IMO, org-yank is sufficiently different to justify not taking over the
built-in command.  Again, consider a user who edits the plain-text
portions of an Org document and expects the "usual" behavior of C-y.

> >> Some major modes rely on post-command-hook instead of remapping, which
> >> not only modifies the original command behavior in unspecified ways, but
> >> is also not directly visible from the mode bindings. Or consider changes
> >> in filter-buffer-substring-function and how it can modify killing text.
> >
> > And that is in your opinion a Good Thing?  I don't think it is, and
> > therefore don't consider such problematic behavior a good example for
> > development.
> Maybe. But then we need a more "appropriate" way to implement the
> functionality Org provides. See the above.

Each of these commands should be discussed separately, and the best
solution found and implemented.  There's no single answer to that
question for all of these remapped commands.  But remapping should be
avoided as much as possible; see below.

> > I don't see how this solves the concerns.  We should still try to
> > minimize such problematic behaviors as much as possible.
> I'd like you to focus on the last example with
> filter-buffer-substring-function or on the ability for major mode to
> customise fill-paragraph-function or paragraph-separate, etc.

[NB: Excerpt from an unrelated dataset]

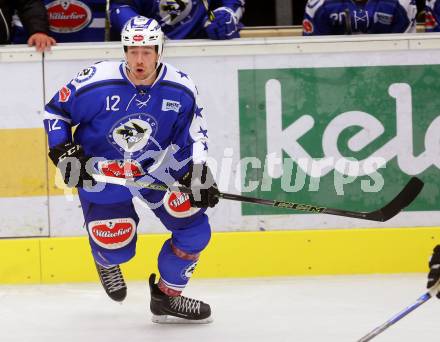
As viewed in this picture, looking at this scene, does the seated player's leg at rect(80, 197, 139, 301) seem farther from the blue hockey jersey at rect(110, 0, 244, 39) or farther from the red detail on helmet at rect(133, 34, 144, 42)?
the blue hockey jersey at rect(110, 0, 244, 39)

Those
> changes can alter the default commands drastically. Yet, they will not
> be noticeable by users from looking at the M-x describe-bindings.

When fill-paragraph-function and other means of customizing a command
to the particular mode make sense, they will not need to be noticed,
because they will do what the users expect.  Moreover, customizing the
behavior of commands through those variables has a couple of important

  . it doesn't use remapping, so it doesn't stick out and bother
    conscientious Emacs users, who are used to study unfamiliar
    commands before using them
  . they don't require separate documentation, apart of saying that
    paragraph-start and paragraph-separate can be modified by modes as
    appropriate -- all the rest of the command's documentation is
    still intact and easily grasped in the context of any mode (this
    is also one more reason why "niceties" like special behavior
    inside tables should be separately controlled)

> I do not say that major modes should change the default behavior in
> unexpected ways. Rather the opposite - major modes should adjust the
> default commands to behave more expectedly within the major mode
> context. However, remapping is by no means an indication that a major
> mode is going to change things unexpectedly. Its neither sufficient nor
> required condition.

My point is that there are better ways of customizing the behavior of
a built-in command.  Org is now an integral part of Emacs, so it
should implement these customizations in ways that are available to a
core package; remapping is basically a tool used by unbundled packages
that cannot affect the core in any way.

> >> Auctex binds a decent number of key-bindings. VHDL mode binds even
> >> more (I just looked into one of the largest mode built-in prog
> >> modes). markdown-mode binds over 100 keys not counting prefix maps.
> >
> > Two of these aren't part of Emacs, and VHDL is an example of
> > programming language, where text is not really for human consumption.
> I get your point on VHDL. However, I am not sure why you reject the
> non-built-in examples. Are you implying that text modes outside Emacs
> core are worse than built-in?

No, I'm saying that, sadly, we have no real control on what the
developers of unbundled packages decide to do.  Thus, what you see
there is the evidence of our lack of control more than anything else.